Image-caption web data:

>>>

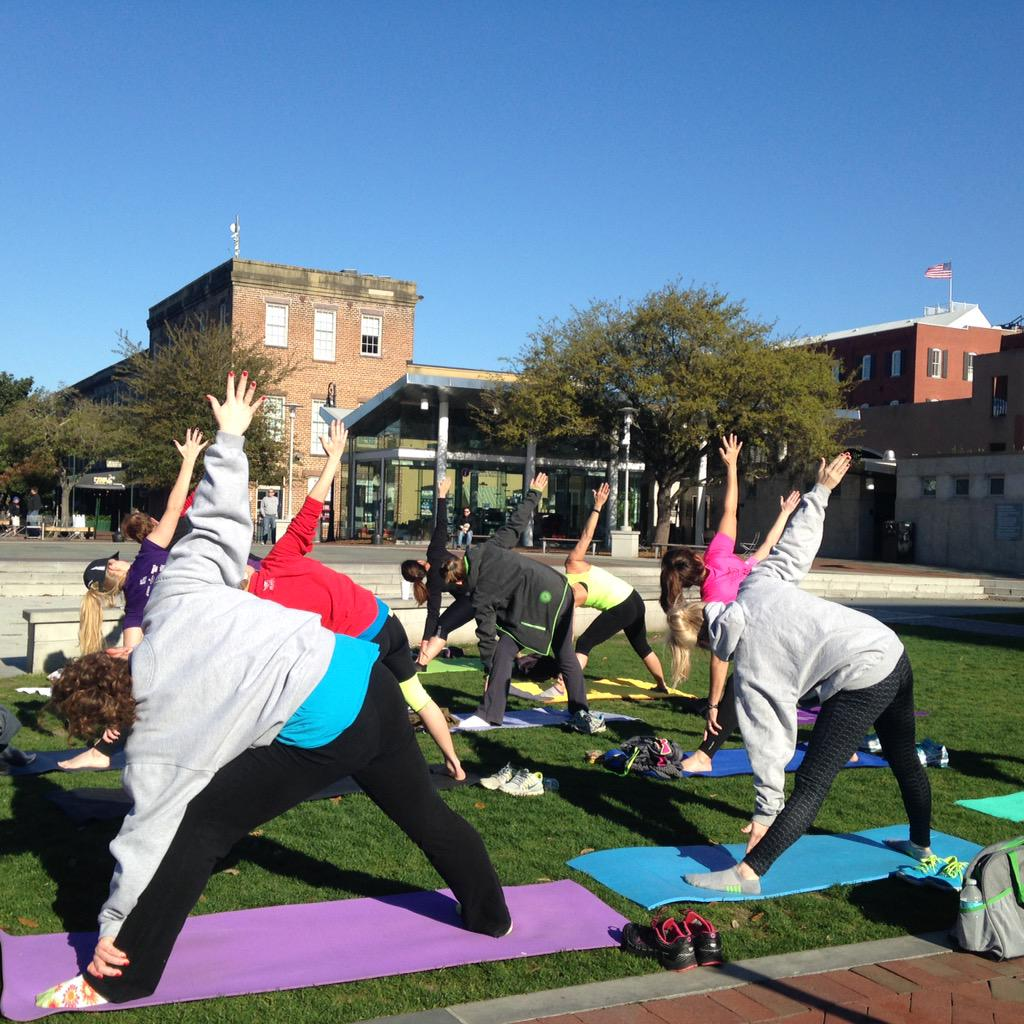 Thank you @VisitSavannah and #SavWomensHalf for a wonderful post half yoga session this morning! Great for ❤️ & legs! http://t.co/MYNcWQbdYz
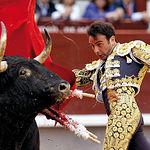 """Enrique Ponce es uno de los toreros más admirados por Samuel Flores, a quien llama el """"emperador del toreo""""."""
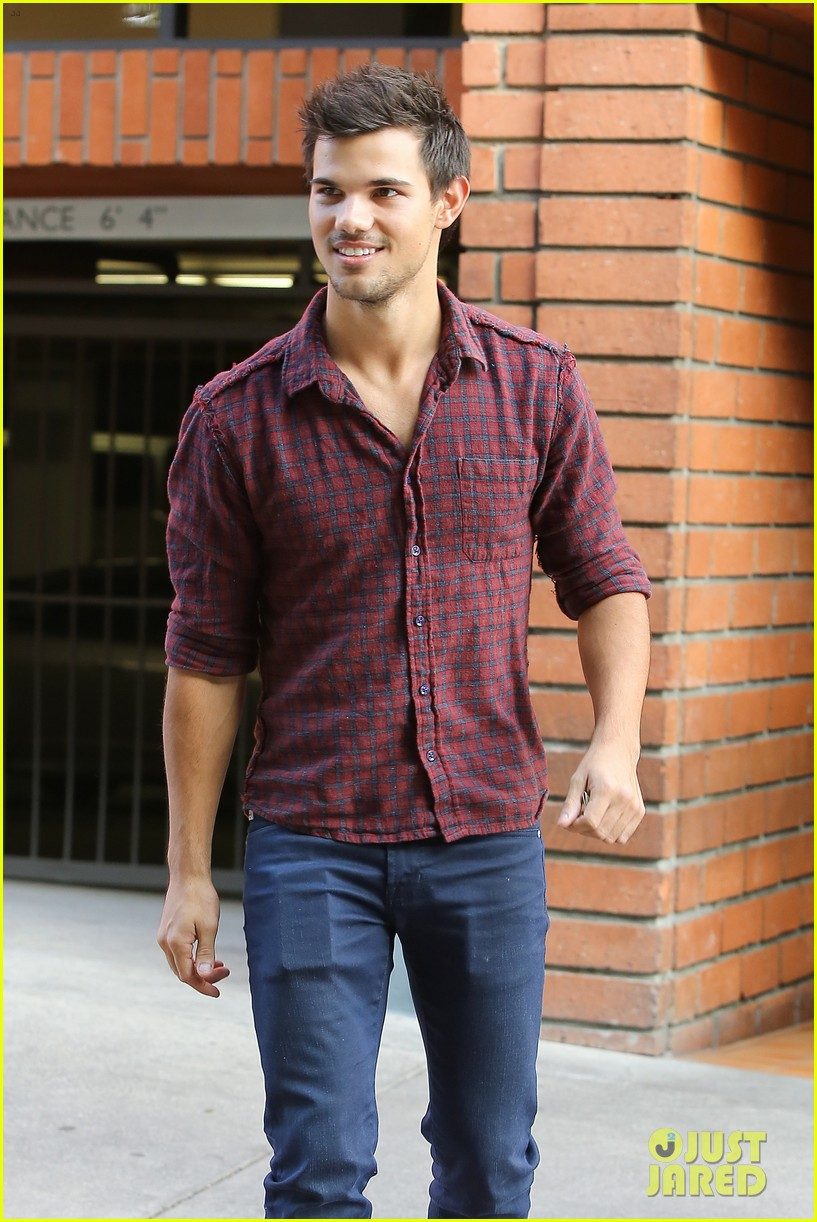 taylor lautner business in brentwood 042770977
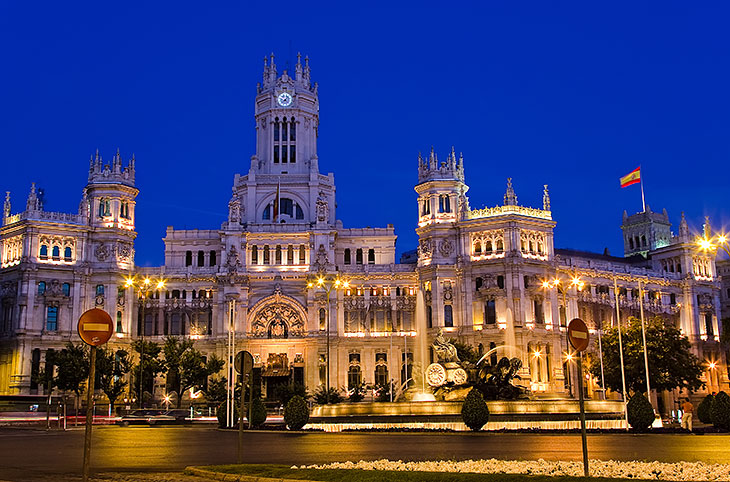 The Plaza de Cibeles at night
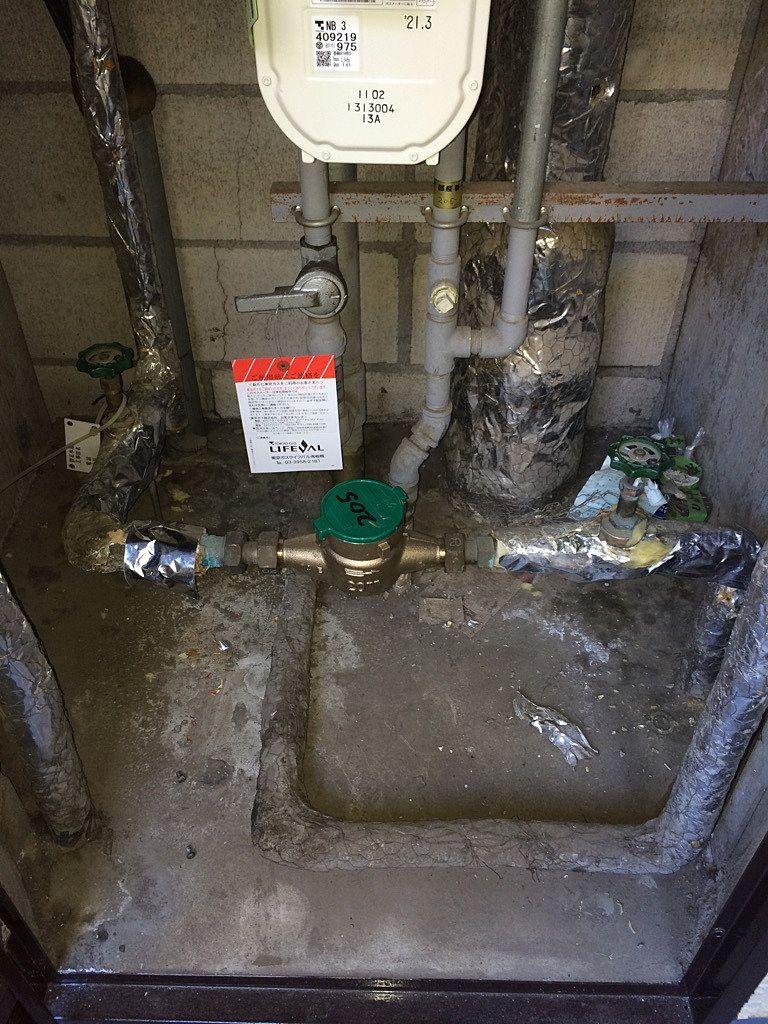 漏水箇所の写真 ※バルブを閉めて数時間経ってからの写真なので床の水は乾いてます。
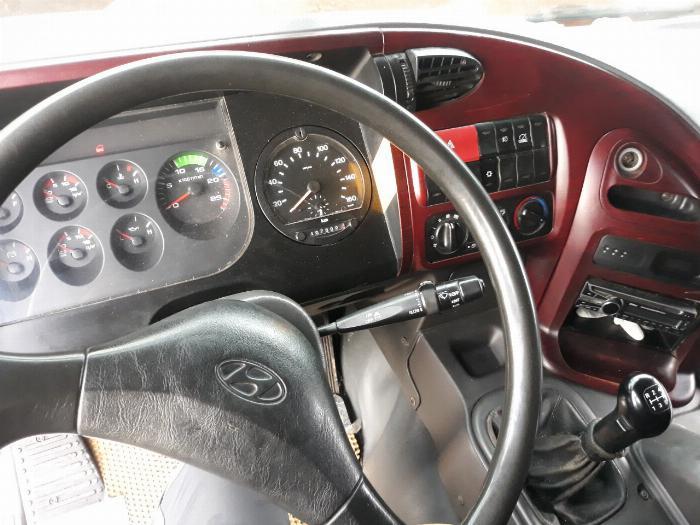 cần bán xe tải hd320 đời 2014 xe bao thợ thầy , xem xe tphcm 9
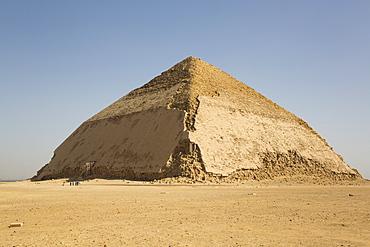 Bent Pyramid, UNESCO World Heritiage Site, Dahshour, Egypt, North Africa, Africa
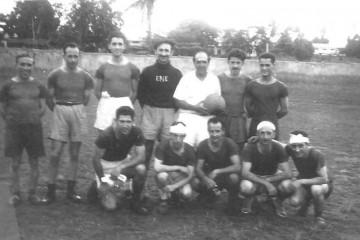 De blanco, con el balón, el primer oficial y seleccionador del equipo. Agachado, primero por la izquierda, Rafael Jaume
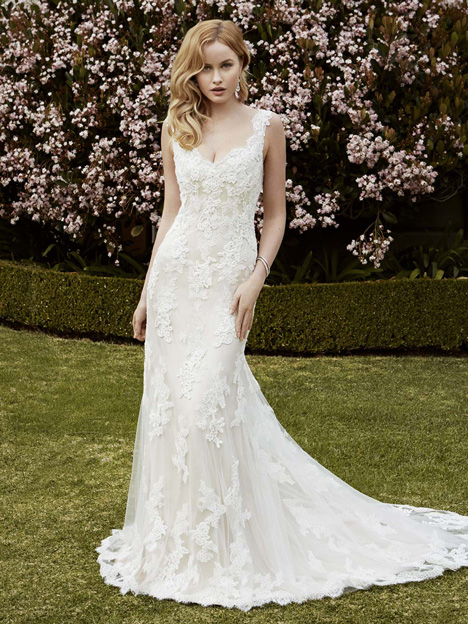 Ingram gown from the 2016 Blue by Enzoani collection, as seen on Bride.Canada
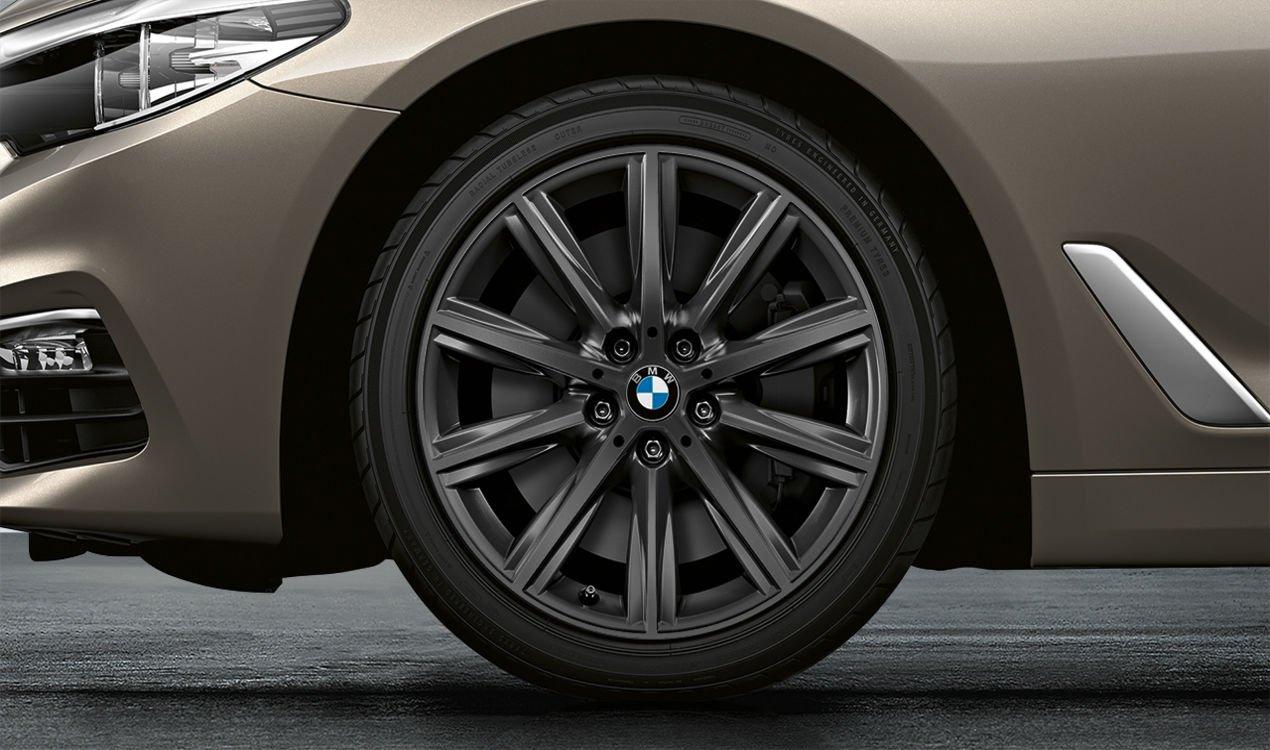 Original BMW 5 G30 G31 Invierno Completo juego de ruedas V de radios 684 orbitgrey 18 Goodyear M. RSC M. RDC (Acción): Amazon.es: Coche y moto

<<<

EXERCISE AIM: Return the data word for word without its pictures.

RESULT:
 Thank you @VisitSavannah and #SavWomensHalf for a wonderful post half yoga session this morning! Great for ❤️ & legs! http://t.co/MYNcWQbdYz
 """Enrique Ponce es uno de los toreros más admirados por Samuel Flores, a quien llama el """"emperador del toreo""""."""
 taylor lautner business in brentwood 042770977
 The Plaza de Cibeles at night
 漏水箇所の写真 ※バルブを閉めて数時間経ってからの写真なので床の水は乾いてます。
 cần bán xe tải hd320 đời 2014 xe bao thợ thầy , xem xe tphcm 9
 Bent Pyramid, UNESCO World Heritiage Site, Dahshour, Egypt, North Africa, Africa
 De blanco, con el balón, el primer oficial y seleccionador del equipo. Agachado, primero por la izquierda, Rafael Jaume
 Ingram gown from the 2016 Blue by Enzoani collection, as seen on Bride.Canada
 Original BMW 5 G30 G31 Invierno Completo juego de ruedas V de radios 684 orbitgrey 18 Goodyear M. RSC M. RDC (Acción): Amazon.es: Coche y moto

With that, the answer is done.